A living history park that had been my home away from home for several years, closed to the public in 2007.
I have been a living history interpreter for more that 20 years and have taught many skills from that early time period. This is different from being a re-enactor, although the two have some crossovers. One of the crossovers was the annual 1700s camping event for all the volunteers of the 1750s fort.
Every year in early spring, the weekend before the park opened to the public, all the workers and volunteers from the fort area spent the weekend at the fort in full 1750s style.
My son and I, in full 1750s attire, arrived on Saturday morning. Our first task was setting up our floorless A-frame canvas tent. We then set out to collect some wood for a fire and I used my flint and steel kit to get the fire started.
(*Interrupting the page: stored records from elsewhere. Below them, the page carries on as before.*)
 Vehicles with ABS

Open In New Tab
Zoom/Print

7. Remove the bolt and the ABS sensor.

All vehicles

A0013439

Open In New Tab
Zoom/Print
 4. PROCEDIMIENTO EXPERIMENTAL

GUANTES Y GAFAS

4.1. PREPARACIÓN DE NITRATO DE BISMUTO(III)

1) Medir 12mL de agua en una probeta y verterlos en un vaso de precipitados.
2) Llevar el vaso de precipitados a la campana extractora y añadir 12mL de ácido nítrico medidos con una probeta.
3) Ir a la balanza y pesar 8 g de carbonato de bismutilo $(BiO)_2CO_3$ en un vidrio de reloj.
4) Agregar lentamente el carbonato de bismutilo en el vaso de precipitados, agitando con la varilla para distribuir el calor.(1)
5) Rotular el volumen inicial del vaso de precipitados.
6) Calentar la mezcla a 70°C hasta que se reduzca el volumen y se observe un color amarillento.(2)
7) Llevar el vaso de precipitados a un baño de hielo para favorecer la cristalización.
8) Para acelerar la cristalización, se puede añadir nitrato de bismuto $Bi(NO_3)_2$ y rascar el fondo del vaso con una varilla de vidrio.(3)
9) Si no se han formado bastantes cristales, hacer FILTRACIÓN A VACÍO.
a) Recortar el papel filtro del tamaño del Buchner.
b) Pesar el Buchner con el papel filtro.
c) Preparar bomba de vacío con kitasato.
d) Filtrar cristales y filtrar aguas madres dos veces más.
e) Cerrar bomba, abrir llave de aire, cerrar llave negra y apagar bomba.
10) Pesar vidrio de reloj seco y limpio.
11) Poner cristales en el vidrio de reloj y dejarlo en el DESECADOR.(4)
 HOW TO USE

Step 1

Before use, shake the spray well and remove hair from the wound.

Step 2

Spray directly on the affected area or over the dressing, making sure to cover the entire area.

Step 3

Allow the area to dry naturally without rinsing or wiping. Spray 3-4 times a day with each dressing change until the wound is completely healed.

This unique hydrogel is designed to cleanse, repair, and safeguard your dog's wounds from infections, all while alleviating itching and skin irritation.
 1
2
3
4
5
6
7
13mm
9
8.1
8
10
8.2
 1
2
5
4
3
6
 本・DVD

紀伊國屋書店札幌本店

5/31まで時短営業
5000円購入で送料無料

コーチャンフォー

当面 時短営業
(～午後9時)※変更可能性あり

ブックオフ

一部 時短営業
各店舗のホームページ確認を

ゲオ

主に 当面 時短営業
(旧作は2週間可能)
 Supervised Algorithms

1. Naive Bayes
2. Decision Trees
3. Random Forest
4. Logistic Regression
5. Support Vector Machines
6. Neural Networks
There were a dozen or so people at the event. Each of us brought tools, supplies and miscellaneous items to share with the group for the weekend.
A small group broke off to harvest anything usable from the woods – early spring fiddleheads, etc. Some folks cleaned all the winter debris from the camp area. Others went to collect more wood to keep the fire going at all times. There were a couple of individuals who had bullet molds to make lead balls for the flintlocks. They sat by the fire producing a nice stack of lead balls to shoot later.
When the chores were done we gathered in the field to do some target practicing with the “flinchlocks” (flintlocks). We measured the powder for the distance to the target, poured it into the end of the barrel, and then used the rod to pack the patch and ball tight against the powder. After the barrel is loaded, the cock is pulled halfway back (it’s not good to go off half-cocked!) and the pan is primed by adding a small amount of powder. Once the trigger is pulled, the shooter must hold still and continue to aim until the process completes, which may have a brief delay. The shooter must hold a steady position while knowing there is about to be a bright flash erupting right by his face. Hence the nickname “flinchlock.”
When the trigger is pulled, the cock, which holds the flint, falls and hits the frizzen, or steel, above the pan. This produces a spark, which falls into the pan, igniting the powder in the pan. When the ignited powder flashes, it forces a spark into the flash hole igniting the powder inside which explodes, thereby thrusting the ball out of the barrel.
• Going off half-cocked means to do something prematurely or doing something without preparing or thinking about it.
• A flash in the pan is something that is short lived or fails to fully deliver or someone who had brief success.
• A flintlock has several parts that could be purchased separately or all together. The parts are the gunlock (the flintlock mechanism), the stock (the support, usually made of wood), and the barrel. When you buy the whole package you are buying the lock, stock and barrel.
Lead in the 1700s was expensive. A skilled frontiersman or longhunter would know exactly how much powder it took to successfully kill the prey but have the lead ball stay in the animal. When field dressing the animal, the longhunter could retrieve the lead and melt it down to form it into another ball.
The first day of our campout was filled with chores, cards and other colonial American games, target practice, telling jokes and laughing, throwing knives and hatchets at targets, drawing, and other leisurely activities – no cell phones, TVs or computers.
As the sun began to set, we all gathered around the campfire for dinner and storytelling. The air was a crisp 36 degrees and clouds gathered overhead. Encompassed about the fire was an assemblage of different foods brought by everyone: venison backstrap roasting on the spit, a pot of soup nestled in the coals, and some veggies and beef strips sizzling on a flat skillet.
The night grew darker as the clouds thickened. We all decided to clean up and head to bed. Shortly after my son and I bedded down for the night, the clouds opened and down came the rain.
In the morning, the sun greeted us with its warm beams and the rain began drying out. My son and I, in our canvas tent, stayed completely dry all night while everyone who stayed in the cabins weren’t as fortunate – the cabins all leaked.
Breakfast was in a similar manner as dinner the night before, consisting of eggs, bacon and any leftovers. We all chatted and lingered awhile before dismantling camp and heading home.
Pulling away from the rat race of modern life to enjoy nature and the fellowship of friends can be a much-needed break to reset the beautiful uniqueness within each of us.